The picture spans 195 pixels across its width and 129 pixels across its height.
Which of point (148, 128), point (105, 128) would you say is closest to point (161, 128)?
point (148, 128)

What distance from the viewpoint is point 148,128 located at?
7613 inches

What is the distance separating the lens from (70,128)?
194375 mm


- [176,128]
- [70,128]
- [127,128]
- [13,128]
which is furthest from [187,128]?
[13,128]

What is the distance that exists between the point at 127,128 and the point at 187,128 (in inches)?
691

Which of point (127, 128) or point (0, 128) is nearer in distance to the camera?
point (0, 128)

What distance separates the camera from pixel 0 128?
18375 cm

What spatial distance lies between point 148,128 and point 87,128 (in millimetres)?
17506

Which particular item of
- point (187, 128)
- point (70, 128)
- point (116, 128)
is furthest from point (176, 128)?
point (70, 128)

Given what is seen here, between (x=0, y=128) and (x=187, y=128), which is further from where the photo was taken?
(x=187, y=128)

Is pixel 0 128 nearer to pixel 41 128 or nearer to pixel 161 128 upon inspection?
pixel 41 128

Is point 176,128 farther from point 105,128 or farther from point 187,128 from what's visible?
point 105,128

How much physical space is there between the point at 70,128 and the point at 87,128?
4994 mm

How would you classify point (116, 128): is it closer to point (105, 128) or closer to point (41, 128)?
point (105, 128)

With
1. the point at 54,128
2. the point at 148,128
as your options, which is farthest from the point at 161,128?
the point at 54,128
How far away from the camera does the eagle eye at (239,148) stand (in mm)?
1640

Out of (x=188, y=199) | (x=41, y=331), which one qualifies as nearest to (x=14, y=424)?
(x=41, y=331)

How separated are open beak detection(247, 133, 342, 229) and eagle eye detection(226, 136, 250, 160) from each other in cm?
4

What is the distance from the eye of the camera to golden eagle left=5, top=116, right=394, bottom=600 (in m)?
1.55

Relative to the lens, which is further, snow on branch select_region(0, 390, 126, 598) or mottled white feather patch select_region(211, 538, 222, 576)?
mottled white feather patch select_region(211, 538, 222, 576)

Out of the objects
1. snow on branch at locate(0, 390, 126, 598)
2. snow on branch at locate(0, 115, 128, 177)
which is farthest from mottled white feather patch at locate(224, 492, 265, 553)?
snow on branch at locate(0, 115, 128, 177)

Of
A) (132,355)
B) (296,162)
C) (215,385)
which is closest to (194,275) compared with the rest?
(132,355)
════════════════════
• Written exercise: Return all of the entries exactly as written.

• Output:
The picture spans 195 pixels across its width and 129 pixels across its height.
Which of point (148, 128), point (105, 128) would you say is closest to point (161, 128)?
point (148, 128)

What distance from the viewpoint is point 148,128 located at?
7613 inches

What is the distance separating the lens from (70,128)?
194375 mm


- [176,128]
- [70,128]
- [127,128]
- [13,128]
which is furthest from [187,128]?
[13,128]

What is the distance that exists between the point at 127,128 and the point at 187,128 (in inches)?
691

Which of point (127, 128) or point (0, 128) is nearer in distance to the camera?
point (0, 128)

What distance separates the camera from pixel 0 128?
18375 cm

What spatial distance lies between point 148,128 and point 87,128 (in millimetres)?
17506

Which particular item of
- point (187, 128)
- point (70, 128)
- point (116, 128)
is furthest from point (176, 128)?
point (70, 128)

Given what is seen here, between (x=0, y=128) and (x=187, y=128), which is further from where the photo was taken?
(x=187, y=128)

Is pixel 0 128 nearer to pixel 41 128 or nearer to pixel 161 128 upon inspection?
pixel 41 128

Is point 176,128 farther from point 105,128 or farther from point 187,128 from what's visible?
point 105,128

How much physical space is there between the point at 70,128 and the point at 87,128?
4994 mm

How would you classify point (116, 128): is it closer to point (105, 128) or closer to point (41, 128)?
point (105, 128)

With
1. the point at 54,128
2. the point at 148,128
as your options, which is farthest from the point at 161,128?
the point at 54,128
How far away from the camera does the eagle eye at (239,148) stand (in mm)?
1640

Out of (x=188, y=199) | (x=41, y=331), which one qualifies as nearest to (x=14, y=424)?
(x=41, y=331)

How separated are open beak detection(247, 133, 342, 229) and eagle eye detection(226, 136, 250, 160) from each other in cm?
4

What is the distance from the eye of the camera to golden eagle left=5, top=116, right=394, bottom=600 (in m)?
1.55

Relative to the lens, which is further, snow on branch select_region(0, 390, 126, 598) or mottled white feather patch select_region(211, 538, 222, 576)?
mottled white feather patch select_region(211, 538, 222, 576)

Out of the objects
1. snow on branch at locate(0, 390, 126, 598)
2. snow on branch at locate(0, 115, 128, 177)
which is farthest from mottled white feather patch at locate(224, 492, 265, 553)?
snow on branch at locate(0, 115, 128, 177)

Of
A) (132,355)
B) (296,162)
C) (215,385)
which is closest to (194,275) compared with the rest?
(132,355)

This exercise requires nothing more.